New clause 8—Review of sections 63 and 64—
“(1) The Chancellor of the Exchequer must, within six months of the passing of this Act and every six months thereafter, review the impact of the measures contained in sections 63 and 64 of this Act.
(2) Each review must consider the impact of the measures on—
(a) Scotch whisky distilleries,
(b) small spirit distilleries,
(c) wine producers and wholesalers,
(d) the hospitality industry, and
(e) those operating in the night-time economy.
(3) Each review must include an estimate of administrative and operational costs for the preceding 12-month period for each of the sectors listed in subsection (2).
(4) Each review must consider the impact of the measures on the retail price for consumers of products subject to alcohol duty.

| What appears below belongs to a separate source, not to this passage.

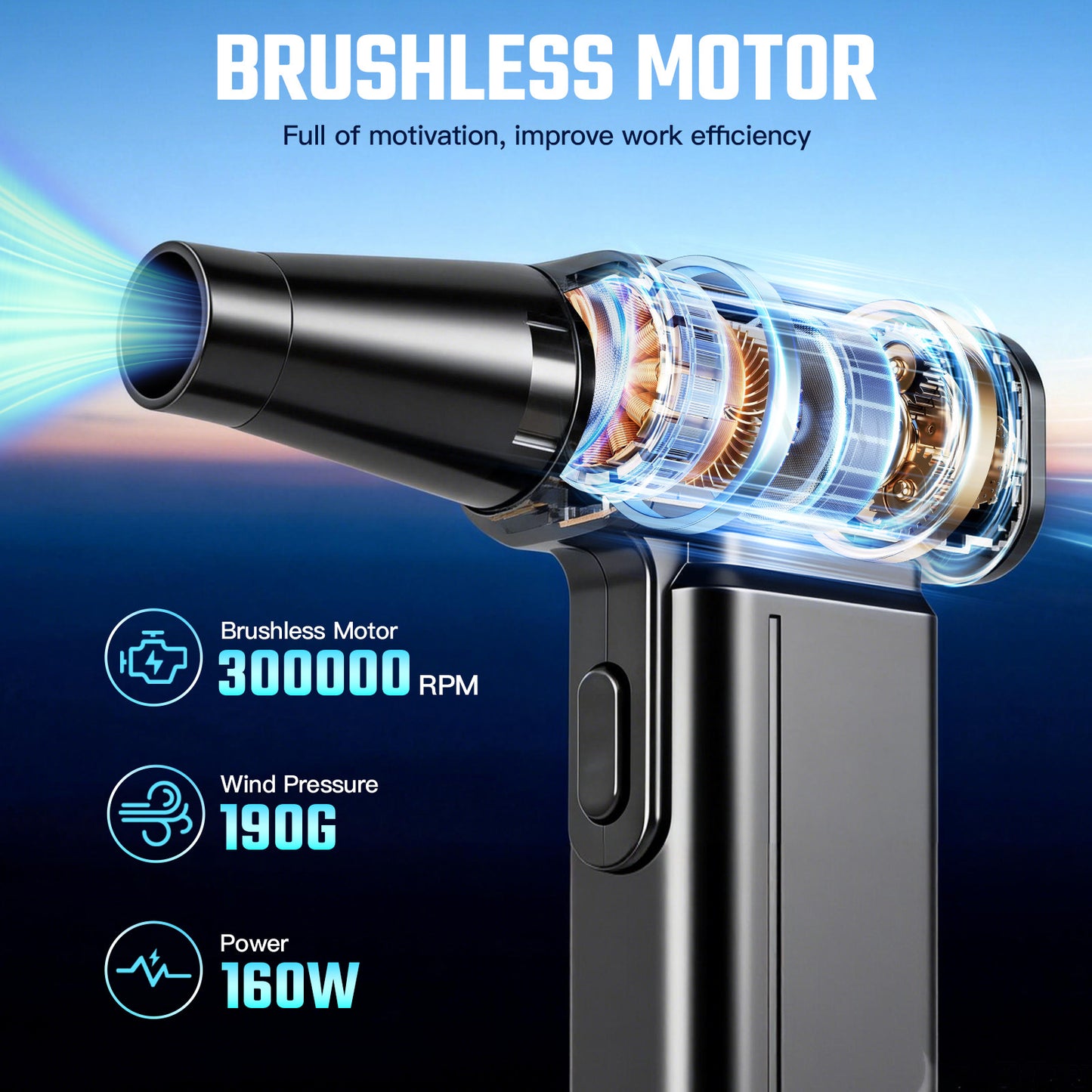 Compressed Air Duster, 300,000RPM Brushless Turbo Jet Blower with LED Display and Light,5-Gear Adjustable Mini Air Broom,Electric Air Duster for Keyboard,Pc,Car and Home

(5) Each review must also examine the expected effect of the measures on the domestic wine trade.
(6) A report setting out the findings of each review must be published and laid before both Houses of Parliament.”
This new clause would require the Government to produce an impact assessment of the measures on the Act on distilleries, wine producers and the hospitality industry.
Government amendments 1 to 17.
Amendment 67, page 53, line 30, leave out clause 47.
This amendment removes Clause 47, which removes the VAT exemption for private school fees.
Amendment 68, page 56, line 13, leave out clause 48.
This amendment removes Clause 48, which introduces anti-forestalling provisions.
Amendment 69, page 56, line 13, leave out clause 49.
This amendment removes Clause 49, which sets out the commencement date.
Government amendments 18 to 66.
As well as pensioners, working people cannot afford the costs of this Labour Government. The Prime Minister promised at the election that he would not hit working people with higher taxes, and he then broke that promise with the £25 billion-a-year jobs tax.